**What you will do**
Which lines in the records below include the word "Tanzania"? Report each of them in full.

**Source data**
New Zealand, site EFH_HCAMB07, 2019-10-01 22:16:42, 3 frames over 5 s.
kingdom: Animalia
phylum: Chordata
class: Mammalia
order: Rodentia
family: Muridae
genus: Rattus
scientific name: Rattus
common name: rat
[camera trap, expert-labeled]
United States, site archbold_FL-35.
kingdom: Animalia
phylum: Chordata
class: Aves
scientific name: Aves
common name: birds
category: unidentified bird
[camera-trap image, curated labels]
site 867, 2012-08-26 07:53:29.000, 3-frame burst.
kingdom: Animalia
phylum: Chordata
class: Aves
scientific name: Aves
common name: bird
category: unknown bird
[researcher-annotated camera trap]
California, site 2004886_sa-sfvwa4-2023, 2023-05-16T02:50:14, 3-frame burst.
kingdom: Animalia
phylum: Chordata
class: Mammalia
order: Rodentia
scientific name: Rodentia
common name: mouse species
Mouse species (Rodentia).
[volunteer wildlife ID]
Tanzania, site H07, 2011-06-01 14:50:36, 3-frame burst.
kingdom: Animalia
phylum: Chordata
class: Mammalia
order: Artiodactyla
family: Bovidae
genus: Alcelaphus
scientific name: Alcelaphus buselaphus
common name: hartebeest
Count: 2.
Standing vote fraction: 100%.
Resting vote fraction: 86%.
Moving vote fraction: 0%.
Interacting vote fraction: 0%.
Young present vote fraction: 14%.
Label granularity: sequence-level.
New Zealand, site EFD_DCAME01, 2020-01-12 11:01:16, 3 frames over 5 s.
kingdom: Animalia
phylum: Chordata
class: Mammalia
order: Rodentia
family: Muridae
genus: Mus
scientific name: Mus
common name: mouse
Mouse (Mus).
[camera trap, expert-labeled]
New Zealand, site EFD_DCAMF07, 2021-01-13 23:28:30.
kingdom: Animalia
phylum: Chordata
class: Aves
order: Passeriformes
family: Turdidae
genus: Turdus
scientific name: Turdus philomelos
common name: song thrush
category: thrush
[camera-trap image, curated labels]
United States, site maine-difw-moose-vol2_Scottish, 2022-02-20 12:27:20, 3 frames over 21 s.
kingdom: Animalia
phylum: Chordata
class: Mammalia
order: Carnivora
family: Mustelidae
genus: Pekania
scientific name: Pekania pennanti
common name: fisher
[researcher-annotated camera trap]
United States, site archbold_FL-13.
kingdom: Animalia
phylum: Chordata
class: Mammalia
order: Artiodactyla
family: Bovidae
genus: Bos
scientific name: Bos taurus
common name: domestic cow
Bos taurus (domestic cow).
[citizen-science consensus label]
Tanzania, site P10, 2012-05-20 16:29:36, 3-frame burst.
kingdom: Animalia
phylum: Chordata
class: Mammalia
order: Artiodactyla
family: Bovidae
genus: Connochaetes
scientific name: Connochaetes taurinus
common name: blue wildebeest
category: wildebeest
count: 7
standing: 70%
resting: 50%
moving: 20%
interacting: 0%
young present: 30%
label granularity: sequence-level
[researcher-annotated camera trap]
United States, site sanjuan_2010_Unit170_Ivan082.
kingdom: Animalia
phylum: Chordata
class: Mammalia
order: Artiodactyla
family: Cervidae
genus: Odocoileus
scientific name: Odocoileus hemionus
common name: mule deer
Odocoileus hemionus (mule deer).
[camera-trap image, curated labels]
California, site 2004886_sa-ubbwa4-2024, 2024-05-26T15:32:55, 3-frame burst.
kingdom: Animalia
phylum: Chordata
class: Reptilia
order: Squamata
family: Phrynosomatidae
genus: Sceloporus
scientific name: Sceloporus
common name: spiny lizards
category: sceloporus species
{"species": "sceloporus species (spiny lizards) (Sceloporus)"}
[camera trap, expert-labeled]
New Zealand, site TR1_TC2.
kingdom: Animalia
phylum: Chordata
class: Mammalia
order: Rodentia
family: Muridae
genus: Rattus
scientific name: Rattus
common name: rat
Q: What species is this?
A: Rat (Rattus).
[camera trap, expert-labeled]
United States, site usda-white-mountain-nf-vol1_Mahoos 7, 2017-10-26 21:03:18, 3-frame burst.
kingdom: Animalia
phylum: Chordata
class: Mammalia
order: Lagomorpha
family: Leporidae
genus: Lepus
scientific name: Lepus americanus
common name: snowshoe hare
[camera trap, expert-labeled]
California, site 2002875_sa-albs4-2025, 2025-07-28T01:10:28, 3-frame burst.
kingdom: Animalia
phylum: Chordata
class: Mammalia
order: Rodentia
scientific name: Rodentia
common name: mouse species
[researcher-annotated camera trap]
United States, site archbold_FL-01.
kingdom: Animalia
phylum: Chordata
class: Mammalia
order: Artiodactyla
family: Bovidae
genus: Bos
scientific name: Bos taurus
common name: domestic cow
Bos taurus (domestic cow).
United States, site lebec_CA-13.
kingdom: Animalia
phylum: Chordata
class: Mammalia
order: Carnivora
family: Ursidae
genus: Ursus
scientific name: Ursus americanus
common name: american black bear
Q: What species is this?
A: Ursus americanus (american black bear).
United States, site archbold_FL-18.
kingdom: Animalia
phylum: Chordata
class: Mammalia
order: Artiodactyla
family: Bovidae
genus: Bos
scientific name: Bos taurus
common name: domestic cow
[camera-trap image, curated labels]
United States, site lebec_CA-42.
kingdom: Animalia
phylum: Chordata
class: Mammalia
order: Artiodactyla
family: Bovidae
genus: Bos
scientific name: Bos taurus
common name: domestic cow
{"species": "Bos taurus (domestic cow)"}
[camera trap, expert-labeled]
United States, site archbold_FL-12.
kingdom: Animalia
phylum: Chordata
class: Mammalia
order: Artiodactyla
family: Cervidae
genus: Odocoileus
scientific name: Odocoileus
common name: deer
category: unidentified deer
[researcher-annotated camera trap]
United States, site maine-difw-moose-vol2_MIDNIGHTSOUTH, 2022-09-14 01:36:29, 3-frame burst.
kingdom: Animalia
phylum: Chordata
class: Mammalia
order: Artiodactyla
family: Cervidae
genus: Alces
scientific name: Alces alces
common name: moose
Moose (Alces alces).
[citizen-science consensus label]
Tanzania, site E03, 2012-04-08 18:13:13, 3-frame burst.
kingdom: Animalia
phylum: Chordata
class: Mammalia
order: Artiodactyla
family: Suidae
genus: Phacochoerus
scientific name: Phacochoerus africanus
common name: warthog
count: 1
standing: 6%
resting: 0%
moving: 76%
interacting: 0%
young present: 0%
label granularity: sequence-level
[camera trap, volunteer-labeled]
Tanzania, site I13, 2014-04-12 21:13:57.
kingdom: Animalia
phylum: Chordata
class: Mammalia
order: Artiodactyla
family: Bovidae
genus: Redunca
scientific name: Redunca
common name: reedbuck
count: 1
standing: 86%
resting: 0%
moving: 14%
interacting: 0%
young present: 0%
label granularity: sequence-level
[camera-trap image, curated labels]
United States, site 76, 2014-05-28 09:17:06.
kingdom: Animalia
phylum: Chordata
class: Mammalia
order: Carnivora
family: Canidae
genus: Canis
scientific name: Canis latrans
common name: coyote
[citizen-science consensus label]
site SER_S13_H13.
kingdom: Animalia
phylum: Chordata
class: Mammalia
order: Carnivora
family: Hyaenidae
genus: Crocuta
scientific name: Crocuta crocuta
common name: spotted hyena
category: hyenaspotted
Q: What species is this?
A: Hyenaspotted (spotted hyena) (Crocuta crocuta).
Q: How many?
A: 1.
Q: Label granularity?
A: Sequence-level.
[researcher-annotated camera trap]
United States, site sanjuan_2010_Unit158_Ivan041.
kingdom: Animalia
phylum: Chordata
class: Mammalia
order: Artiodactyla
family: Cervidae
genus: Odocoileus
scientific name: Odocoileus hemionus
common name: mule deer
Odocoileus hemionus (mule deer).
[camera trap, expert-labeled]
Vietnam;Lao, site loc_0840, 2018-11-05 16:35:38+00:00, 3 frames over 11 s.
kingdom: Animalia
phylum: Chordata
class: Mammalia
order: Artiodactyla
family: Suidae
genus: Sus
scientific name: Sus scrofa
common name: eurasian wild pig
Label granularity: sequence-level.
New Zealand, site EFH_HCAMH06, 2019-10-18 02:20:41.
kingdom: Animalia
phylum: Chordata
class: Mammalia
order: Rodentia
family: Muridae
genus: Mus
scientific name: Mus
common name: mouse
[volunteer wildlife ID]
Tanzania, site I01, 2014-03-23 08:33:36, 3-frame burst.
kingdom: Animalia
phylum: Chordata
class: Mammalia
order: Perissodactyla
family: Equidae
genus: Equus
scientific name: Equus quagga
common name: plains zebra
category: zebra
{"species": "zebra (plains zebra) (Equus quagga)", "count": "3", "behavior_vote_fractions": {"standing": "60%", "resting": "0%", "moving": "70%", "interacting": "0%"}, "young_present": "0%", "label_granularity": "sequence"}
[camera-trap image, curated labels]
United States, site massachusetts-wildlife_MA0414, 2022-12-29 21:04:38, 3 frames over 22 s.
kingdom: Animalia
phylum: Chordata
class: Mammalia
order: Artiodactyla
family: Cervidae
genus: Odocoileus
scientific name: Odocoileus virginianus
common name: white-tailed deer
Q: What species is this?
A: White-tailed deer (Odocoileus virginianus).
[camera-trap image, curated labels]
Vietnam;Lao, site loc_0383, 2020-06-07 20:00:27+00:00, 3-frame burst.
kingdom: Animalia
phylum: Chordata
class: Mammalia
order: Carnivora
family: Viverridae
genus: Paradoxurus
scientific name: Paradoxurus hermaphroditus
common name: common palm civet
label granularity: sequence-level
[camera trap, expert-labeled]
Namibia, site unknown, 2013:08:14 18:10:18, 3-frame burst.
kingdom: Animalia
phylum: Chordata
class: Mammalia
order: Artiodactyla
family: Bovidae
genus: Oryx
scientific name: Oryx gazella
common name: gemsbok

**Task answer**
Tanzania, site H07, 2011-06-01 14:50:36, 3-frame burst.
Tanzania, site P10, 2012-05-20 16:29:36, 3-frame burst.
Tanzania, site E03, 2012-04-08 18:13:13, 3-frame burst.
Tanzania, site I13, 2014-04-12 21:13:57.
Tanzania, site I01, 2014-03-23 08:33:36, 3-frame burst.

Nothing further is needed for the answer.